Other major groups, including Vedanta Group and Dalmia Bharat, were also in the race, making this a closely watched resolution process.
Why This Deal Matters
Jaiprakash Associates had been under severe financial stress for several years, with total defaults estimated at over ₹57,000 crore. The company’s inability to service its debt eventually pushed it into insolvency proceedings.
This resolution is significant because it avoids liquidation. Instead of assets being sold in parts, the company will continue as a going concern under new ownership.

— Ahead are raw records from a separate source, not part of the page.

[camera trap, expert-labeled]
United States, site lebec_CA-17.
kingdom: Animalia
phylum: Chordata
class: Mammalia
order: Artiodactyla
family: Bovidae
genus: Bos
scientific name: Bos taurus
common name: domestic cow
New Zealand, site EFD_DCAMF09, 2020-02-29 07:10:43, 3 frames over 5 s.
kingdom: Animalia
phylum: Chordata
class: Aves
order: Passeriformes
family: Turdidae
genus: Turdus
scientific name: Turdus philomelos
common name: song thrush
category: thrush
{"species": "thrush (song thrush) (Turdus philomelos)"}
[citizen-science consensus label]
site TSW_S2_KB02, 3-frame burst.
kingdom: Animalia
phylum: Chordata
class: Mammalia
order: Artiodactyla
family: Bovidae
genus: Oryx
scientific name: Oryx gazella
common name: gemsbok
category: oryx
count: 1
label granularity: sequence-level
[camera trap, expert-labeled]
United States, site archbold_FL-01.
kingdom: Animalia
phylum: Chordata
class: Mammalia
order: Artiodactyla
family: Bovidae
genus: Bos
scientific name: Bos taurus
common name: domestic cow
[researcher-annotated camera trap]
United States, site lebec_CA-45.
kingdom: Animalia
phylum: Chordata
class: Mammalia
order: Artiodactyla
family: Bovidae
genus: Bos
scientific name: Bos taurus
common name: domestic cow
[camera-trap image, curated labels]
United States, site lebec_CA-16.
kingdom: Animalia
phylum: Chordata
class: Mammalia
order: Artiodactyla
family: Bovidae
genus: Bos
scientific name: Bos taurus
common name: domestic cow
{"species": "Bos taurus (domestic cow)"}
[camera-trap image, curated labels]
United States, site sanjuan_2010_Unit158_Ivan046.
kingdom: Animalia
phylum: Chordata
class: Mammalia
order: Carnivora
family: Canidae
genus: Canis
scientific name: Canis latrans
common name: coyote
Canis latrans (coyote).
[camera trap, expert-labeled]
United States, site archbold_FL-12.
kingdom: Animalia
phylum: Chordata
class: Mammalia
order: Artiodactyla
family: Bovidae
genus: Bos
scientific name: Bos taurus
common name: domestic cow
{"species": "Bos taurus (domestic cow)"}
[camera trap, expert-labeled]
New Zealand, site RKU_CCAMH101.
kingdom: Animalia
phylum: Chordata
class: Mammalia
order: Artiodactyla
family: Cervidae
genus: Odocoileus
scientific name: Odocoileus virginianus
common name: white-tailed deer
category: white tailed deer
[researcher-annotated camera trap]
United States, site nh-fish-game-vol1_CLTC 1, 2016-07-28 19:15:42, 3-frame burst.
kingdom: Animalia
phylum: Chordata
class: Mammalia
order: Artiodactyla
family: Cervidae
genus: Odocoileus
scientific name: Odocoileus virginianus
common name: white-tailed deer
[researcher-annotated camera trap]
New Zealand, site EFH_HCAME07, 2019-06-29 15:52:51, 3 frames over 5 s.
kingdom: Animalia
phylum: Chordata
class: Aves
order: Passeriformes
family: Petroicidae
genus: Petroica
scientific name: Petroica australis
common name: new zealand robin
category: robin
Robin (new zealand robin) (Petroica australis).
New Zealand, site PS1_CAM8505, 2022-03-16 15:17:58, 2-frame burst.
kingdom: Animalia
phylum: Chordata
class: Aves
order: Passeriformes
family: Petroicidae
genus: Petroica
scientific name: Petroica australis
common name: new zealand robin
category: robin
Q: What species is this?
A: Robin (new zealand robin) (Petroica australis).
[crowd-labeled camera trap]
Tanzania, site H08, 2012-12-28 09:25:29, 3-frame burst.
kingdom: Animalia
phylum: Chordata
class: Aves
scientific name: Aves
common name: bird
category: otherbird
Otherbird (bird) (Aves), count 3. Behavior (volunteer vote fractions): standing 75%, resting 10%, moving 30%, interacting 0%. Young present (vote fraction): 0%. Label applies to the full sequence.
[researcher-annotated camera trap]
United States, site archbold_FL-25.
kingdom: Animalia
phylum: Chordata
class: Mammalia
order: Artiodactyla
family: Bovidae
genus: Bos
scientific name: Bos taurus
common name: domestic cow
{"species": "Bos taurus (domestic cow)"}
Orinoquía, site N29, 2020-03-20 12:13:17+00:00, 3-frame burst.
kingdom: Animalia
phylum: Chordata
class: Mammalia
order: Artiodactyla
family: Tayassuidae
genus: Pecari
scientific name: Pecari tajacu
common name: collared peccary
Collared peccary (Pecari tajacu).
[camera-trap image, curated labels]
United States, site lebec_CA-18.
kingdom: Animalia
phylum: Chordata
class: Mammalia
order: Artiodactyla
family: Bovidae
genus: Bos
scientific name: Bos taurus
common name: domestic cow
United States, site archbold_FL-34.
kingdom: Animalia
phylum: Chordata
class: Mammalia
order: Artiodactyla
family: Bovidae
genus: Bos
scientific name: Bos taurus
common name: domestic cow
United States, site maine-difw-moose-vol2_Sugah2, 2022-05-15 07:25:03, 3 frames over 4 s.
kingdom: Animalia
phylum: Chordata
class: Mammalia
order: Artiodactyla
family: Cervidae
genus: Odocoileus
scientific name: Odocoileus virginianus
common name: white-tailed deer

This improves the chances of better value recovery and ensures continuity across its businesses.
Key Assets Included in the Deal
The acquisition gives the Adani Group access to a diverse and strategically important portfolio:
Real estate projects, including Jaypee Greens and Jaypee International Sports City near the upcoming Noida International Airport
Cement plants located across Madhya Pradesh and Uttar Pradesh
Hospitality assets, including hotel properties in Delhi-NCR, Mussoorie, and Agra
Infrastructure assets, including rights linked to the Yamuna Expressway and power-related ventures
This mix of assets aligns well with Adani Group’s existing presence in infrastructure and core industries.
Impact on Homebuyers and Banks
For homebuyers, this development offers a renewed sense of hope. Thousands of families who invested in Jaypee housing projects have faced long delays, with many projects stalled for years. With a financially stronger group stepping in, there is a higher likelihood of construction restarting and projects moving toward completion.
For lenders, the resolution helps address a major non-performing asset. While the recovery amount is lower than the total outstanding debt, it is still a meaningful outcome in a complex insolvency case. It also reinforces confidence in India’s bankruptcy resolution process.
What Happens Next
With approval now in place, the focus shifts to execution. The Adani Group will begin the formal takeover process, which includes operational transition, project assessment, and capital deployment.
The immediate priority is expected to be restarting stalled real estate projects and stabilizing key business segments such as cement and infrastructure.
Final Takeaway
This acquisition marks a turning point in one of India’s most high-profile insolvency cases. It balances the interests of lenders, homebuyers, and the broader economy by ensuring continuity rather than disruption.
At the same time, the gap between total debt and recovery underlines the risks associated with highly leveraged infrastructure businesses. The success of this deal will ultimately depend on how efficiently the assets are revived and integrated into the Adani Group’s broader operations.